Oke, buku pertama yang akan kita review judulnya “Gagal Jangan Bikin Ambyar”, penulisnya adalah 30 penulis artikel terpilih dari lomba menulis artikel yang diadakan oleh @temannulis.id Nah mau cerita sedikit ya, jadi qadarullah alhamdulillah Amalia Zulfa masuk dalam 30 nama penulis terpilih itu dengan judul “Lima Ketakutan yang Dikhawatirkan Oleh Anak Muda Berusia 21 Tahun”. Buku ini merupakan buku antologi yang diterbitkan oleh PT. Panca Mandiri Langit-Teman Nulis.

Ada hal menarik nih kenapa kok diri ini mendapat ilham untuk nulis dengan judul di atas hehe. Artikel tersebut ditulis saat liburan awal tahun kemarin. Waktu libur kuliah tentu dong kita menyempatkan silaturrahmi sama temen-temen kita. Dan dari silaturrahmi itulah aku mendapat banyak sudut pandang dari temen-temen. Obrolan menginjak usia 20 tahun ternyata mulai pelik dan cukup visioner ya. Aku jadi paham kenapa kok mas-mbak yang lebih senior kalo lagi nongki lama bat. Ternyata obrolannya ‘menarik dan dalam’, katanya usia dan masa-masa seperti ini adalah masa quarter life crisis. Lingkar pertmenanan mulai mengecil, mulai merasakan jatuh bangunnya hidup. Iya, kehidupan sesungguhnya.

DAFTAR DATA:
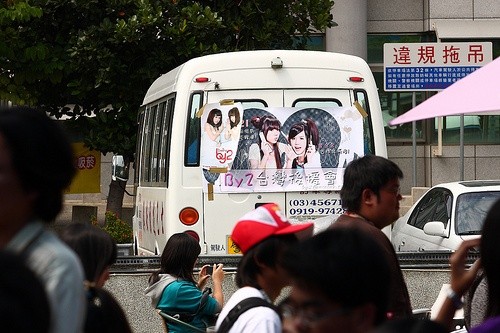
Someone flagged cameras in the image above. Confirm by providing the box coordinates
[206,266,219,275]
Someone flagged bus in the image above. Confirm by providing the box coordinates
[112,49,393,263]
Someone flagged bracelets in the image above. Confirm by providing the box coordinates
[444,287,463,309]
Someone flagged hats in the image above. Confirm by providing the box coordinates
[230,203,314,255]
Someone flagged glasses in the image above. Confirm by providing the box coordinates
[374,188,401,196]
[281,300,353,321]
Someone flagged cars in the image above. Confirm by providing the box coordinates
[392,181,500,253]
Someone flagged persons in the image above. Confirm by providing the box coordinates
[214,203,314,333]
[420,199,500,333]
[49,219,132,333]
[324,155,414,326]
[284,119,319,171]
[204,108,224,147]
[223,106,241,140]
[279,226,392,333]
[143,233,225,333]
[0,106,76,333]
[248,114,289,170]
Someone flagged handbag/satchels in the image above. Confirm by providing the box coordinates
[0,223,54,333]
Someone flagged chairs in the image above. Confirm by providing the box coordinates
[156,308,206,333]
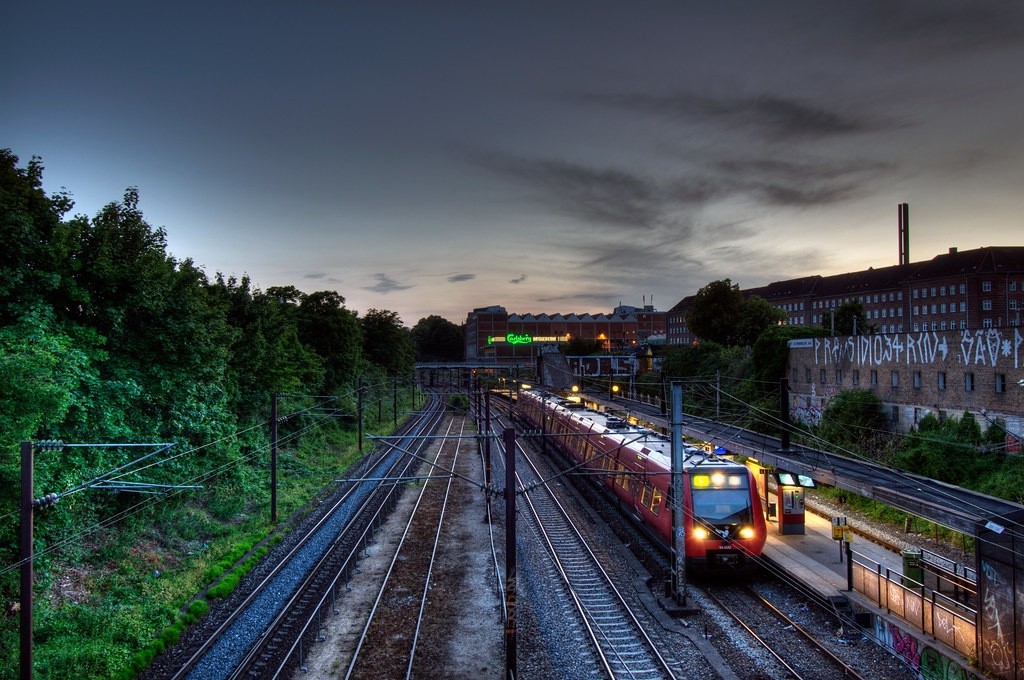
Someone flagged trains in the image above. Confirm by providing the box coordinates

SOAL LATIHAN:
**A.** Menurut ulasan buku “Gagal Jangan Bikin Ambyar”, perusahaan apa yang menerbitkan buku antologi tersebut?
**B.** Teruskan ulasan buku “Gagal Jangan Bikin Ambyar” mulai dari sesudah kalimat terakhirnya.

KUNCI JAWABAN:
**A.** PT. Panca Mandiri Langit-Teman Nulis.

**B.**
Nah, di kondisi yang sedang mode on untuk menulis kali ini, aku mau berterima kasih kepada temen-temen yang saat liburan kemarin sudah mau berbagi cerita dan sudut pandang menarik. Tanpa kalian, artikel itu juga nggak akan ketulis :’) Setelah keadaan membaik, semoga masih diberi kesempatan bersua lagi dengan klen dan tentunya mendengar cerita-cerita klen yang lebih menarik ya guys!

Setelah haru-haru, mari kita mulai reviewnya! Buku ini sampulnya berwarna hitam dengan ada tulisan judul : “GAGAL JANGAN BIKIN AMBYAR!” berwarna kuning dan ada ilustrasi gambar setengah badan seseorang yang kepalanya itu berbentuk benang ruwet wkwk, ini kreatif dan filosofis banget sih menurutku. Sesuai dan cocok dengan judulnya. Selain itu, di sampul bagian depan juga ada logo penerbit (Teman Nulis)dan nama-nama penulisnya. Di sampul belakangnya terdapat sinopsis dari buku ini, dan oh ya sudah ada label ISBNnya juga.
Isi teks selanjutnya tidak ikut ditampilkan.